Newsroom reports complaints about the handling of allegations relating to a Labour Youth Summer Camp, which had been held in February in Waihi.
Labour announces a review into the Summer Camp allegations, to be conducted by Maria Berryman.
“We failed the young people who told us they had been hurt – this failure left them feeling abandoned and I am deeply sorry for that. It’s not good enough, we let them down,” says Jacinda Ardern. “We handled this very, very badly as a party.”
Labour Party President Nigel Haworth invites anyone with other complaints to bring them forward. “I want this to be a safe party where everyone can go to any event and be sure they won’t be harassed or subjected to any of this treatment. It is utterly unacceptable.”
Sarah raises concerns about the behaviour of the man at the centre of the allegations for the first time in writing – having previously discussed with fellow party members – in an email to Maria Berryman.
Nigel Haworth writes to Young Labour members to “explain what the party has been doing in recent weeks”. He adds: “The NZ Council has determined that it will do all that it can to ensure the party is safe and inclusive in future,” and urges anyone concerned to contact him.
Sarah emails Haworth in response to the above, alleging “predatory behaviour” on the part of the individual, and asking whom to contact.
The Berryman report is provided to senior Labour members but not published.

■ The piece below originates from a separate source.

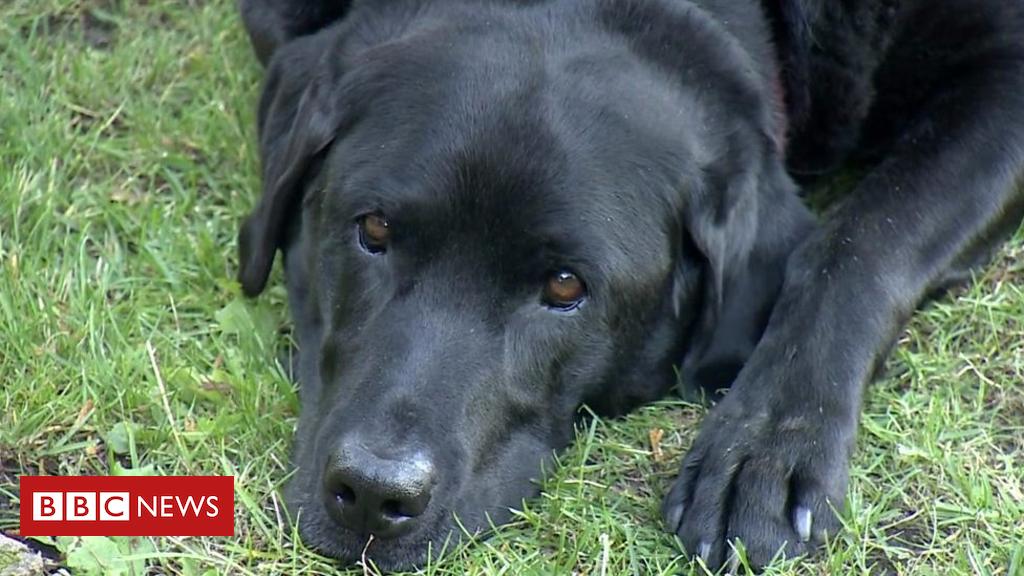 103601570 p06m8rt1 - Should dogs go vegan?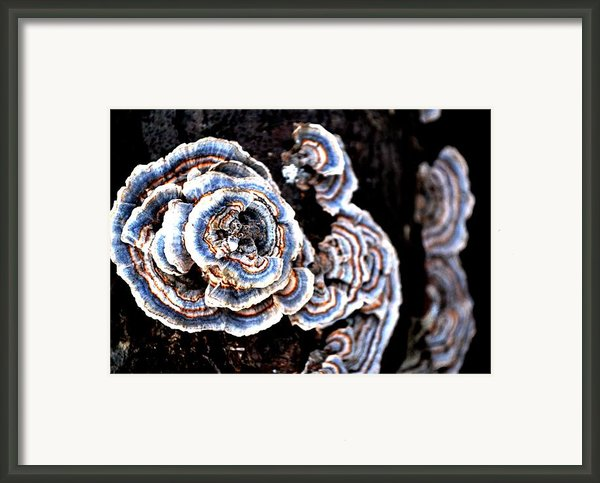Surprising Ii Framed Print By Carlee Ojeda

Recommendations include introducing a new open process to enable complaints to be received and responded to without delay and with appropriate specialist advice.
A Labour Party official contacts Sarah to set up a meeting to discuss her complaints, stemming from her email to Haworth.
Sarah meets the official and Haworth at the Wellington Central Library. Sarah, by her account, outlines the allegation of sexual assault. Howarth disputes this.
The New Zealand Council, Labour’s governing body, meets to assess whether an investigation should take place. It agrees that it should, and appoints a three-person “sub-committee” to investigate alleged misconduct. All three are members of Labour’s NZ Council.
A party official emails complainants advising that a sub-committee has been appointed.
Complainants receive written notification that interviews will take place on March 9.
Interviews are held with what is thought to be seven complainants at Fraser House, Labour’s base on Willis Street, Wellington.
An hour before her interview, Sarah emails the investigating panel chair, writing, “I want to be able to read off of a timeline and testimony I’ve created. Would someone be able to print this before my interview?” In a screenshot viewed by The Spinoff, there are two documents attached. One is titled “To print, sexual assault”. Labour says he received no attachments.
The panel chair emails Sarah asking her to send the documents to a party official who is providing access to the building. She does so. According to Sarah, four copies of the documents were printed and placed on the table where the interview took place. Sarah goes through the document, explaining her experience, including the alleged sexual assault. The panelists dispute that they heard such allegations.
Sarah emails the panel seeking “an update on the investigation”. She writes: “Just adding the seriousness of the situation here, an accusation of sexual assault, manipulation, bullying and emotional abuse.”
Having had no reply to the previous email, she emails again, forwarding the previous correspondence, asking “are we able to get a response?” and saying she is concerned “given his continued approaches to the members who’ve spoken on behalf of this investigation”.
A member of the panel responds three hours later acknowledging receipt but not offering any update.
Nigel Haworth writes to complainants advising that the investigation will be concluding in the coming days, with a report to be finalised and sent to the NZ Council, which will consider its recommendations at a meeting on June 15.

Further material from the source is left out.